Chiefs' draft history makes Joe Thuney trade even riskier for Patrick Mahomes

   

Player departures are an unfortunate reality of the NFL. This hit home for the Kansas City Chiefs on Wednesday when All-Pro guard Joe Thuney was traded to the Chicago Bears. The move appears to be motivated in part by the need for cap relief. Last week, the team decided to use the franchise tag as a placeholder while they negotiate a long-term deal for Trey Smith. That tag carries a $23.4 million cap number in the short term unless the two sides agree on an extension.

Joe Thuney has unique insight into mindsets of Mahomes, Brady

With the start of the new league year approaching, the Chiefs needed to create some headroom, but they've left themselves with new roster problems to solve.

It's no surprise when an NFL team parts ways with a veteran player. The best teams make such moves with decisiveness and precision. The reality is that Joe Thuney, despite his value to Kansas City's 2024 offensive line, will be 33 years old in November. This was inevitable at some point. My concern here isn't with replacing him with a younger, more affordable option, but with whether or not the Chiefs' scouting and development of young offensive line talent supports such a transaction.

Chiefs' inability to draft tackles may hurt even more after Joe Thuney trade

The Chiefs' offensive line struggles have raised real questions about the root cause of the dysfunction. The team's made significant investments into their offensive line in recent years. Since 2022, Kansas City has drafted five offensive line players: Darian Kinnard, Wanya Morris, Kingsley Suamataia, Hunter Nourzad, and C.J. Hanson. The jury's still out for most of that group, but one (Kinnard) has already washed out of the organization. If you add Lucas Niang (drafted in 2020), you could argue they've missed on offensive tackle prospects four times in as many years.

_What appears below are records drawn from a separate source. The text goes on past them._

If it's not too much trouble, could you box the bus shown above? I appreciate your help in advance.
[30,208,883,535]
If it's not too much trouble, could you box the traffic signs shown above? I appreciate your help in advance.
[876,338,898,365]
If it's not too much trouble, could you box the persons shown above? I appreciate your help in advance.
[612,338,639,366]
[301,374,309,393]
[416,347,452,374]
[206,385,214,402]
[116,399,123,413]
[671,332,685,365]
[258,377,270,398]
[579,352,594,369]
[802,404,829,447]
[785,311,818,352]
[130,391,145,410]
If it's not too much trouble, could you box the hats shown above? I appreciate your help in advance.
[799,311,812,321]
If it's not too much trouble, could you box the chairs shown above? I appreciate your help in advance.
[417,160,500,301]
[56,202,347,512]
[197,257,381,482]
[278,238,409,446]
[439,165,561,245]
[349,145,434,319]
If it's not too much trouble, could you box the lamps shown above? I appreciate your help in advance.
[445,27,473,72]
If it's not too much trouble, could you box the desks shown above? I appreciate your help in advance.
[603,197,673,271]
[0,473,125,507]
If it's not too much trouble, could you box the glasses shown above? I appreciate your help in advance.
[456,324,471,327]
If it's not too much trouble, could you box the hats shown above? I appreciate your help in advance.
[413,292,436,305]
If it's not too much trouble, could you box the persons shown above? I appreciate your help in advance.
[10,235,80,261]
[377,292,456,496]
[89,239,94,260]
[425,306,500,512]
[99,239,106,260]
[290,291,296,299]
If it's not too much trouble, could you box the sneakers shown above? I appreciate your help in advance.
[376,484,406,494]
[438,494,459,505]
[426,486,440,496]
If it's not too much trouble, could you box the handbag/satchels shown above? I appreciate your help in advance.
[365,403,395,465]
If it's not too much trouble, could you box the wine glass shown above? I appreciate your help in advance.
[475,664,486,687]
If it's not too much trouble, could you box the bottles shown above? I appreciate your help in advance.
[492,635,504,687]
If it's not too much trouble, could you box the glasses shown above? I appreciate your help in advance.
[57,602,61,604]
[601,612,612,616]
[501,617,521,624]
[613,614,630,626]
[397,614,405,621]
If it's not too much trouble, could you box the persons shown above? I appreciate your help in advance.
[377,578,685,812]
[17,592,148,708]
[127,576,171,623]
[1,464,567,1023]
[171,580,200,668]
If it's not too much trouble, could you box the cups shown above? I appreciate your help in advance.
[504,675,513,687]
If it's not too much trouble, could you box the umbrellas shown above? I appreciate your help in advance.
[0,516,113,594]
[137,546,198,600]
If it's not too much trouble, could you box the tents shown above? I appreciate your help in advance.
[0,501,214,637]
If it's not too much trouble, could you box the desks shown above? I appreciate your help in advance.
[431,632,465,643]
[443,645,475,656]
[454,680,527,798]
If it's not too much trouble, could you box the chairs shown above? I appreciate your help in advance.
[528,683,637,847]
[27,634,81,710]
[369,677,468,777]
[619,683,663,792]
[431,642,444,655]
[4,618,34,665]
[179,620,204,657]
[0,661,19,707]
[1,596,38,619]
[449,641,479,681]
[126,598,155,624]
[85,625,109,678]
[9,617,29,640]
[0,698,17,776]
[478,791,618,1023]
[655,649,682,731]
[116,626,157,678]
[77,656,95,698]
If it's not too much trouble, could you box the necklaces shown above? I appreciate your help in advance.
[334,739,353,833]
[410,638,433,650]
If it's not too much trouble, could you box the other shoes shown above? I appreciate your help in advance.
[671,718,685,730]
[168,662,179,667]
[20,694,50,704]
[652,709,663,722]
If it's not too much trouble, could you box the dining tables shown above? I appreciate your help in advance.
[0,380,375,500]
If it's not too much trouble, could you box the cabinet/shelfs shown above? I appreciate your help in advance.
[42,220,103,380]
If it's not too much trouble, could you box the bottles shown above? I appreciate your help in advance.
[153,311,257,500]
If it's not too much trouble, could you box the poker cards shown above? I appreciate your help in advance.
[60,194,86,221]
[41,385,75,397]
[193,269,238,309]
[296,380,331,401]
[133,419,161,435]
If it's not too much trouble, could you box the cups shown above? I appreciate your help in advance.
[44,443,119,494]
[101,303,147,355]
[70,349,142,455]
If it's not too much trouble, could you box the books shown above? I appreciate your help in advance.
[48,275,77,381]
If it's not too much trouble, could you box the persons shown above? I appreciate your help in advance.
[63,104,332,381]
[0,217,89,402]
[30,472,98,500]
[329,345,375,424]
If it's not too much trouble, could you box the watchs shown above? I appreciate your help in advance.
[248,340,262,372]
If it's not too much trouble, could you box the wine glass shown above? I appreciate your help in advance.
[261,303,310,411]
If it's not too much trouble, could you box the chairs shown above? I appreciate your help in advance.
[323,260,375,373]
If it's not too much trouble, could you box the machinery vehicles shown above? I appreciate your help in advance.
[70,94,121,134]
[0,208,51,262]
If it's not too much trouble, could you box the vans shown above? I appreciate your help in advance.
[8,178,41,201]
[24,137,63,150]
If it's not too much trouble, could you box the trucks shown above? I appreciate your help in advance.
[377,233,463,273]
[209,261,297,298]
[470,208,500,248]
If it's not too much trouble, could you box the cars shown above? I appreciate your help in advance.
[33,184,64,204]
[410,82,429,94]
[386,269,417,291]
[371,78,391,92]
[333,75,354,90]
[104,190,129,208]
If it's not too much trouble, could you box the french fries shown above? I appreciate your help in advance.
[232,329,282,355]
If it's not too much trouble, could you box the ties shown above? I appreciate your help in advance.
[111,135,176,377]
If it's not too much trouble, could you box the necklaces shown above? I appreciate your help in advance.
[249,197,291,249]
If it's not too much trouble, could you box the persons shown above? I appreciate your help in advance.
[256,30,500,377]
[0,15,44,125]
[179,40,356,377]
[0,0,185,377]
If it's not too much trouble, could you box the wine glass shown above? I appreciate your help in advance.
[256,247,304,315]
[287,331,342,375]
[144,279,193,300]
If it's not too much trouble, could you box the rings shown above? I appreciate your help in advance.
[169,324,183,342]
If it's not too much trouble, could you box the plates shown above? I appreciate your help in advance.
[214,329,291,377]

On some level, coaching and player development are contributing to the dysfunction. Offensive line coach Andy Heck, a 20-year veteran of the NFL, has been in his role since Andy Reid's arrival in 2013. While the overall results have been mixed during his tenure, he has consistently turned late-round picks—Zach Fulton, Laurent Duvernay-Tardif, Nick Allegretti, Trey Smith—into contributors. Each member of that group was drafted in the sixth or seventh round, which is an impressive track record.

The Chiefs' trouble has been at developing offensive tackles. Heck's had four tackle prospects drafted in the Top 100: Eric Fisher (first overall pick in 2013), Lucas Niang (the 96th pick in 2020), Wanya Morris (92nd overall in 2023), and Kingsley Suamataia (the 63rd pick last year). Fisher rounded into a solid NFL player, Niang will look to regroup on a new team in 2025, the starting job was too big for Morris last season, and Suamataia's being kicked inside to guard.

That begs the question: Is scouting offensive line talent at the tackle spots a concern? Kinnard is the only other tackle selected in recent years, and the overall outcomes of this group have been disappointing, to say the least. Morris is still very much a question mark, Suamataia's playing a new position in Year Two, and Niang and Kinnard are both off the team now.

Trading Thuney was necessitated by a need to reduce heavy financial commitments along the offensive line. That can only work if the team successfully fills out the offensive line with inexpensive but reliable talent elsewhere. That process becomes difficult when you already have $150 million in total contract value already on the books for Humphrey and Jawaan Taylor. When you add the $27 million Thuney was due in 2025, the necessity of this move becomes painfully clear.